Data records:
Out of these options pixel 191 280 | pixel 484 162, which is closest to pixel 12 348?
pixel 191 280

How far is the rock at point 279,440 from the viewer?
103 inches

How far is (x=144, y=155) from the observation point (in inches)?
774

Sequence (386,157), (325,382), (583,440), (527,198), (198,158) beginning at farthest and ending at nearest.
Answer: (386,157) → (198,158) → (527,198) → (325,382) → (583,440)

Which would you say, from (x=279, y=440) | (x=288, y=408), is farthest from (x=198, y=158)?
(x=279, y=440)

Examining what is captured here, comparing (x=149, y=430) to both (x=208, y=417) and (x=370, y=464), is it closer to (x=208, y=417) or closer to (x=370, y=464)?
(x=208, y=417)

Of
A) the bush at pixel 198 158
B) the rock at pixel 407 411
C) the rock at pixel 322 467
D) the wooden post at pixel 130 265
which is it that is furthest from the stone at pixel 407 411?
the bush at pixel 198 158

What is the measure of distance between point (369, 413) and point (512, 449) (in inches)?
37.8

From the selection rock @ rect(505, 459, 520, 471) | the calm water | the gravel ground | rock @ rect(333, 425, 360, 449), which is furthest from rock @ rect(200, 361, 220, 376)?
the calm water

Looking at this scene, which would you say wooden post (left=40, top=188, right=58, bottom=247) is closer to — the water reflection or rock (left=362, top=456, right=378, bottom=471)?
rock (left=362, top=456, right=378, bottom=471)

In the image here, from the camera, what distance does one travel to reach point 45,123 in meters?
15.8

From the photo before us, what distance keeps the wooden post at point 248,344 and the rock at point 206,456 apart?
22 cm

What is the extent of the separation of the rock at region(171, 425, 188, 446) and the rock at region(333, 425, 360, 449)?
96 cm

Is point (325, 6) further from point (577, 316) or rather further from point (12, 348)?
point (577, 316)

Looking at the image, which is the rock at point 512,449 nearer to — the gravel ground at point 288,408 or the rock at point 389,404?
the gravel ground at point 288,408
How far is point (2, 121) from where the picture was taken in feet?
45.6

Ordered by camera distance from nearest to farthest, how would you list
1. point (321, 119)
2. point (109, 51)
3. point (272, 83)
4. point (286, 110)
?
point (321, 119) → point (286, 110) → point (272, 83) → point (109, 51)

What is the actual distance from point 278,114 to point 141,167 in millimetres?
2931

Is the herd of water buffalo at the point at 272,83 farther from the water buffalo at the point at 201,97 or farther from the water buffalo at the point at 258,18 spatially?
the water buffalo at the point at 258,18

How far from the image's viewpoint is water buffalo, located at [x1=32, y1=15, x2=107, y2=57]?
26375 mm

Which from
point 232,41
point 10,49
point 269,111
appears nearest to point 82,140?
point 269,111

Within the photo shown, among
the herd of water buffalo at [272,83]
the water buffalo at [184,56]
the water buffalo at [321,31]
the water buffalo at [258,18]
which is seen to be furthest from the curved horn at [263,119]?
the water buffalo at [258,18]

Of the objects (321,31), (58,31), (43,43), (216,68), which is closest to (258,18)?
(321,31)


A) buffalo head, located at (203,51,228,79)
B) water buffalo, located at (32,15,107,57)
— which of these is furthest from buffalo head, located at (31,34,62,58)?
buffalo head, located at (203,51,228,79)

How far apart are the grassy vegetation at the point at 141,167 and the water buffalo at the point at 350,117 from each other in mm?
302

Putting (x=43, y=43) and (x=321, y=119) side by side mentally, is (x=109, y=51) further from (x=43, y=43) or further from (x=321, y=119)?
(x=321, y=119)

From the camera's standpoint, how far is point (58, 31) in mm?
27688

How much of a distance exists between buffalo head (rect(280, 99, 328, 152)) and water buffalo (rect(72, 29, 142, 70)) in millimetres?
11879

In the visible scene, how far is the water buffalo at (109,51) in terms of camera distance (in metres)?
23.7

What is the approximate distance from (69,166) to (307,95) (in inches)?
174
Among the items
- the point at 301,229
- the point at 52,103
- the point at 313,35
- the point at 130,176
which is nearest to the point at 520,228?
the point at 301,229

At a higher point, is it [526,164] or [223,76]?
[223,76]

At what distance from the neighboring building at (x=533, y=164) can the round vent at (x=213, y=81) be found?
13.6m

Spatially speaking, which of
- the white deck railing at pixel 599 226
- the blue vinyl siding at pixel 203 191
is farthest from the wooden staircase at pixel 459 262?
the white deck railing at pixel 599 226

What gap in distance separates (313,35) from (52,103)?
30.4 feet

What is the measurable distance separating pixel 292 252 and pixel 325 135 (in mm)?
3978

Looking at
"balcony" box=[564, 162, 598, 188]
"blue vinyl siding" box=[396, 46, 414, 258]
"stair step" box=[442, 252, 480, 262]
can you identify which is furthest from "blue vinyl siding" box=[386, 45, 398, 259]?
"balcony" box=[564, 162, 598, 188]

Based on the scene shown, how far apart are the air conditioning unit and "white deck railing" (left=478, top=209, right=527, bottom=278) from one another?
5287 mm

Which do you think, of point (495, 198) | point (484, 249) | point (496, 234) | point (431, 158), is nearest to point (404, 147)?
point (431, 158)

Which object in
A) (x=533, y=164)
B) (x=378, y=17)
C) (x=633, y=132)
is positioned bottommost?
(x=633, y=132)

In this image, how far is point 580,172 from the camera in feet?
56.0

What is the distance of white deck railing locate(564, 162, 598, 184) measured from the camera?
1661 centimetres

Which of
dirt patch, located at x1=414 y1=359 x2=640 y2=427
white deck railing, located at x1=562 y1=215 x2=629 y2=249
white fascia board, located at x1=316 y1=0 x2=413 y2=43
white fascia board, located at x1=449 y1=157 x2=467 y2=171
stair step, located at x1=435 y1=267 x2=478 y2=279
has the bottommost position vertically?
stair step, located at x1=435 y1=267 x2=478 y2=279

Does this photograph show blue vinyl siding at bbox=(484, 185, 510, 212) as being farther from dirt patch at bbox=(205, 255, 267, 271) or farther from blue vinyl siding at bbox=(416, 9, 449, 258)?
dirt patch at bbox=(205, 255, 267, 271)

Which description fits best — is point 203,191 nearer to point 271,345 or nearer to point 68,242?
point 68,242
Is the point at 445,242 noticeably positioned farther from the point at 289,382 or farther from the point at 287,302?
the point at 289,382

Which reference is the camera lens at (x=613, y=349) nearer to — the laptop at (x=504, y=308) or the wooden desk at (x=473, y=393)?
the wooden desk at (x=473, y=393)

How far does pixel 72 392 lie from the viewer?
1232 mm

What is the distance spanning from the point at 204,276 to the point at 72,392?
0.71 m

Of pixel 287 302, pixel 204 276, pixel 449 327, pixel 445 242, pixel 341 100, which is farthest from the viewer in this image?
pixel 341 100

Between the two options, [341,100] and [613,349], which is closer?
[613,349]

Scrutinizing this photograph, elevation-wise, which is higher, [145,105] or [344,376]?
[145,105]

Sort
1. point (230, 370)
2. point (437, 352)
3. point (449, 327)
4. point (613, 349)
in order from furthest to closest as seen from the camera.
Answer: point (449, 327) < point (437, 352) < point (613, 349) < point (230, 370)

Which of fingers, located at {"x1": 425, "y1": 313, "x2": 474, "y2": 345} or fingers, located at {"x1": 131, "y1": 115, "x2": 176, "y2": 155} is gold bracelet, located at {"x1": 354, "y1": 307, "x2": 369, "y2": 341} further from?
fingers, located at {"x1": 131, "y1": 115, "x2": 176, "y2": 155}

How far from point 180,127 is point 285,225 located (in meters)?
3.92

# Request
Please turn the records above into a numbered list, leaving out the blank lines.

# Answer below
1. Out of these options pixel 191 280 | pixel 484 162, which is closest to pixel 12 348?
2. pixel 191 280
3. How far is the rock at point 279,440 from the viewer?
4. 103 inches
5. How far is (x=144, y=155) from the observation point (in inches)?
6. 774
7. Sequence (386,157), (325,382), (583,440), (527,198), (198,158) beginning at farthest and ending at nearest.
8. Answer: (386,157) → (198,158) → (527,198) → (325,382) → (583,440)
9. Which would you say, from (x=279, y=440) | (x=288, y=408), is farthest from (x=198, y=158)?
10. (x=279, y=440)
11. Examining what is captured here, comparing (x=149, y=430) to both (x=208, y=417) and (x=370, y=464), is it closer to (x=208, y=417) or closer to (x=370, y=464)?
12. (x=208, y=417)
13. Of
14. A) the bush at pixel 198 158
15. B) the rock at pixel 407 411
16. C) the rock at pixel 322 467
17. D) the wooden post at pixel 130 265
18. which is it that is furthest from the stone at pixel 407 411?
19. the bush at pixel 198 158
20. What is the measure of distance between point (369, 413) and point (512, 449) (in inches)?
21. 37.8
22. From the selection rock @ rect(505, 459, 520, 471) | the calm water | the gravel ground | rock @ rect(333, 425, 360, 449), which is furthest from rock @ rect(200, 361, 220, 376)?
23. the calm water
24. Looking at this scene, which would you say wooden post (left=40, top=188, right=58, bottom=247) is closer to — the water reflection or rock (left=362, top=456, right=378, bottom=471)?
25. rock (left=362, top=456, right=378, bottom=471)
26. In the image here, from the camera, what distance does one travel to reach point 45,123 in meters?
27. 15.8
28. From the photo before us, what distance keeps the wooden post at point 248,344 and the rock at point 206,456 apart?
29. 22 cm
30. What is the extent of the separation of the rock at region(171, 425, 188, 446) and the rock at region(333, 425, 360, 449)?
31. 96 cm
32. Is point (325, 6) further from point (577, 316) or rather further from point (12, 348)?
33. point (577, 316)
34. Looking at the image, which is the rock at point 512,449 nearer to — the gravel ground at point 288,408 or the rock at point 389,404?
35. the gravel ground at point 288,408
36. How far is point (2, 121) from where the picture was taken in feet?
37. 45.6
38. Ordered by camera distance from nearest to farthest, how would you list
39. 1. point (321, 119)
40. 2. point (109, 51)
41. 3. point (272, 83)
42. 4. point (286, 110)
43. ?
44. point (321, 119) → point (286, 110) → point (272, 83) → point (109, 51)
45. What is the actual distance from point 278,114 to point 141,167 in millimetres?
46. 2931
47. Is the herd of water buffalo at the point at 272,83 farther from the water buffalo at the point at 201,97 or farther from the water buffalo at the point at 258,18 spatially?
48. the water buffalo at the point at 258,18
49. How far from the image's viewpoint is water buffalo, located at [x1=32, y1=15, x2=107, y2=57]?
50. 26375 mm
51. Which from
52. point 232,41
53. point 10,49
54. point 269,111
55. appears nearest to point 82,140?
56. point 269,111
57. Within the photo shown, among
58. the herd of water buffalo at [272,83]
59. the water buffalo at [184,56]
60. the water buffalo at [321,31]
61. the water buffalo at [258,18]
62. which is seen to be furthest from the curved horn at [263,119]?
63. the water buffalo at [258,18]
64. Of the objects (321,31), (58,31), (43,43), (216,68), which is closest to (258,18)?
65. (321,31)
66. A) buffalo head, located at (203,51,228,79)
67. B) water buffalo, located at (32,15,107,57)
68. — which of these is furthest from buffalo head, located at (31,34,62,58)?
69. buffalo head, located at (203,51,228,79)
70. How far apart are the grassy vegetation at the point at 141,167 and the water buffalo at the point at 350,117 from each other in mm?
71. 302
72. Putting (x=43, y=43) and (x=321, y=119) side by side mentally, is (x=109, y=51) further from (x=43, y=43) or further from (x=321, y=119)?
73. (x=321, y=119)
74. From the camera's standpoint, how far is point (58, 31) in mm?
75. 27688
76. How much of a distance exists between buffalo head (rect(280, 99, 328, 152)) and water buffalo (rect(72, 29, 142, 70)) in millimetres?
77. 11879
78. In the visible scene, how far is the water buffalo at (109,51) in terms of camera distance (in metres)?
79. 23.7
80. What is the approximate distance from (69,166) to (307,95) (in inches)?
81. 174
82. Among the items
83. - the point at 301,229
84. - the point at 52,103
85. - the point at 313,35
86. - the point at 130,176
87. which is nearest to the point at 520,228?
88. the point at 301,229
89. At a higher point, is it [526,164] or [223,76]?
90. [223,76]
91. At what distance from the neighboring building at (x=533, y=164) can the round vent at (x=213, y=81) be found?
92. 13.6m
93. Spatially speaking, which of
94. - the white deck railing at pixel 599 226
95. - the blue vinyl siding at pixel 203 191
96. is farthest from the wooden staircase at pixel 459 262?
97. the white deck railing at pixel 599 226
98. What gap in distance separates (313,35) from (52,103)?
99. 30.4 feet
100. What is the measurable distance separating pixel 292 252 and pixel 325 135 (in mm)?
101. 3978
102. Looking at
103. "balcony" box=[564, 162, 598, 188]
104. "blue vinyl siding" box=[396, 46, 414, 258]
105. "stair step" box=[442, 252, 480, 262]
106. can you identify which is furthest from "blue vinyl siding" box=[386, 45, 398, 259]?
107. "balcony" box=[564, 162, 598, 188]
108. Based on the scene shown, how far apart are the air conditioning unit and "white deck railing" (left=478, top=209, right=527, bottom=278) from one another?
109. 5287 mm
110. Which do you think, of point (495, 198) | point (484, 249) | point (496, 234) | point (431, 158), is nearest to point (404, 147)?
111. point (431, 158)
112. Which object in
113. A) (x=533, y=164)
114. B) (x=378, y=17)
115. C) (x=633, y=132)
116. is positioned bottommost?
117. (x=633, y=132)
118. In this image, how far is point 580,172 from the camera in feet?
119. 56.0
120. What is the distance of white deck railing locate(564, 162, 598, 184) measured from the camera?
121. 1661 centimetres
122. Which of
123. dirt patch, located at x1=414 y1=359 x2=640 y2=427
124. white deck railing, located at x1=562 y1=215 x2=629 y2=249
125. white fascia board, located at x1=316 y1=0 x2=413 y2=43
126. white fascia board, located at x1=449 y1=157 x2=467 y2=171
127. stair step, located at x1=435 y1=267 x2=478 y2=279
128. has the bottommost position vertically?
129. stair step, located at x1=435 y1=267 x2=478 y2=279
130. Does this photograph show blue vinyl siding at bbox=(484, 185, 510, 212) as being farther from dirt patch at bbox=(205, 255, 267, 271) or farther from blue vinyl siding at bbox=(416, 9, 449, 258)?
131. dirt patch at bbox=(205, 255, 267, 271)
132. Which description fits best — is point 203,191 nearer to point 271,345 or nearer to point 68,242?
133. point 68,242
134. Is the point at 445,242 noticeably positioned farther from the point at 289,382 or farther from the point at 287,302?
135. the point at 289,382
136. Which reference is the camera lens at (x=613, y=349) nearer to — the laptop at (x=504, y=308) or the wooden desk at (x=473, y=393)?
137. the wooden desk at (x=473, y=393)
138. How far does pixel 72 392 lie from the viewer?
139. 1232 mm
140. What is the distance spanning from the point at 204,276 to the point at 72,392?
141. 0.71 m
142. Of pixel 287 302, pixel 204 276, pixel 449 327, pixel 445 242, pixel 341 100, which is farthest from the viewer in this image?
143. pixel 341 100
144. Between the two options, [341,100] and [613,349], which is closer?
145. [613,349]
146. Scrutinizing this photograph, elevation-wise, which is higher, [145,105] or [344,376]?
147. [145,105]
148. Sort
149. 1. point (230, 370)
150. 2. point (437, 352)
151. 3. point (449, 327)
152. 4. point (613, 349)
153. in order from furthest to closest as seen from the camera.
154. Answer: point (449, 327) < point (437, 352) < point (613, 349) < point (230, 370)
155. Which of fingers, located at {"x1": 425, "y1": 313, "x2": 474, "y2": 345} or fingers, located at {"x1": 131, "y1": 115, "x2": 176, "y2": 155} is gold bracelet, located at {"x1": 354, "y1": 307, "x2": 369, "y2": 341} further from?
156. fingers, located at {"x1": 131, "y1": 115, "x2": 176, "y2": 155}
157. How far from point 180,127 is point 285,225 located (in meters)?
158. 3.92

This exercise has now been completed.